- [Text section]:
+++

Mosquitoes highly resistant to insecticides found in Vietnam and Cambodia

Mosquitos highly resistant to insecticides found in Vietnam and Cambodia
Primal dengue mosquito vector, Aedes aegypti, which have shown extremely high level of insecticide resistance in Asia due to concomitant mutations. Credit: Shinji Kasai

A team of researchers affiliated with multiple institutions in Japan, working with colleagues from Vietnam, Cambodia, Singapore, Taiwan, Indonesia and Ghana, has found evidence of mosquitoes that are highly resistant to common insecticides in both Vietnam and Cambodia.

Insects such as mosquitoes carry a host of infectious diseases, ranging from dengue and to the Zika virus and malaria. So scientists have developed a host of chemicals aimed at killing or repelling mosquitoes, most of which are called pyrethroids and target the mosquito's central nervous system. In this new effort, the researchers have found evidence of mosquitoes in Vietnam and Cambodia evolving to become highly resistant to pyrethroids.

+++

- [Try it]:
Reproduce the complete article on insecticide-resistant mosquitoes in Vietnam and Cambodia word for word.

+++

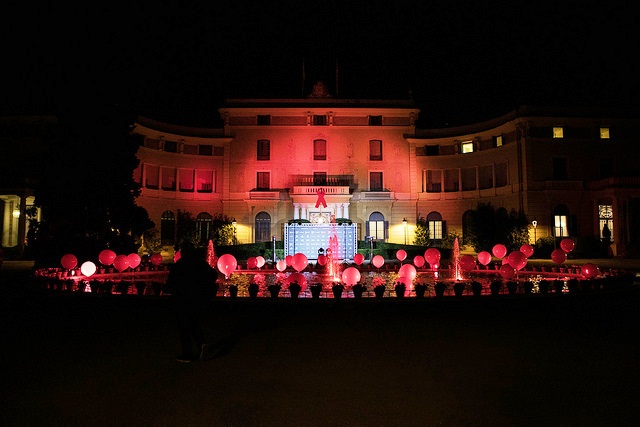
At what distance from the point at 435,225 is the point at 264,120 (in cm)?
1847

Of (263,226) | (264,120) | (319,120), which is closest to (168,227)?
(263,226)

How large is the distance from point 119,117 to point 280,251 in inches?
545

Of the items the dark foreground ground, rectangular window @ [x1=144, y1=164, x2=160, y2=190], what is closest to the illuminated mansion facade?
rectangular window @ [x1=144, y1=164, x2=160, y2=190]

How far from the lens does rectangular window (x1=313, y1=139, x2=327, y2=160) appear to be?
3984 centimetres

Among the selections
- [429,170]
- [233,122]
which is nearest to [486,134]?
[429,170]

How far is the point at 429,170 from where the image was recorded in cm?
4044

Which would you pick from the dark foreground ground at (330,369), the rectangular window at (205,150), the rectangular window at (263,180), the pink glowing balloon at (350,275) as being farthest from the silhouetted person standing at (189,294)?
the rectangular window at (205,150)

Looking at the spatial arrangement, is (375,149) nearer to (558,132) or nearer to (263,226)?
(263,226)

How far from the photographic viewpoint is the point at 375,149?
40.1 m

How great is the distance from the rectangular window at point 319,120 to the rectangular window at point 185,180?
12.1 meters

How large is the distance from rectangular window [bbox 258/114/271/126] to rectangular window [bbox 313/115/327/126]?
166 inches

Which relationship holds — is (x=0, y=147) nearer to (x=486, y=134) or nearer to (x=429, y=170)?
(x=429, y=170)

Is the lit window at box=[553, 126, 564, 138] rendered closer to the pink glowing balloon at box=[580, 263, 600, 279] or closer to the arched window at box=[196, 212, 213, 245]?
the pink glowing balloon at box=[580, 263, 600, 279]

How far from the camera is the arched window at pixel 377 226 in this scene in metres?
39.5
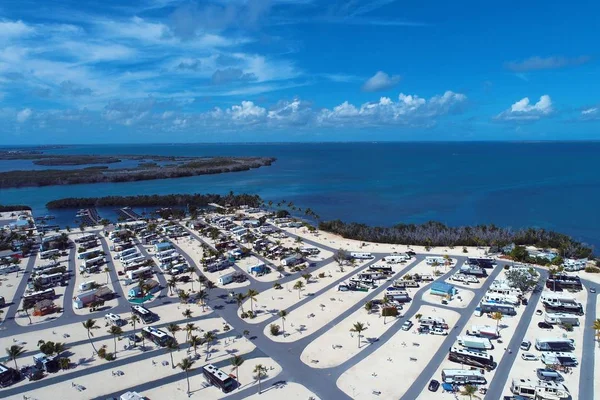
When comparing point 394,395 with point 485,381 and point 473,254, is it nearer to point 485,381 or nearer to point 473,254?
point 485,381

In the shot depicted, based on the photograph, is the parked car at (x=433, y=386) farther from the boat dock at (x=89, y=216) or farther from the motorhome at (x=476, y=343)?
the boat dock at (x=89, y=216)

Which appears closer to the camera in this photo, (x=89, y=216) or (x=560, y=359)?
(x=560, y=359)

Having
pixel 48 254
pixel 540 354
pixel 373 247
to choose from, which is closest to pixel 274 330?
pixel 540 354

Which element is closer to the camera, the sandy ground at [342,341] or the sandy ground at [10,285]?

+++

- [Task solution]:
Mosquitoes highly resistant to insecticides found in Vietnam and Cambodia

Mosquitos highly resistant to insecticides found in Vietnam and Cambodia
Primal dengue mosquito vector, Aedes aegypti, which have shown extremely high level of insecticide resistance in Asia due to concomitant mutations. Credit: Shinji Kasai

A team of researchers affiliated with multiple institutions in Japan, working with colleagues from Vietnam, Cambodia, Singapore, Taiwan, Indonesia and Ghana, has found evidence of mosquitoes that are highly resistant to common insecticides in both Vietnam and Cambodia.

Insects such as mosquitoes carry a host of infectious diseases, ranging from dengue and to the Zika virus and malaria. So scientists have developed a host of chemicals aimed at killing or repelling mosquitoes, most of which are called pyrethroids and target the mosquito's central nervous system. In this new effort, the researchers have found evidence of mosquitoes in Vietnam and Cambodia evolving to become highly resistant to pyrethroids.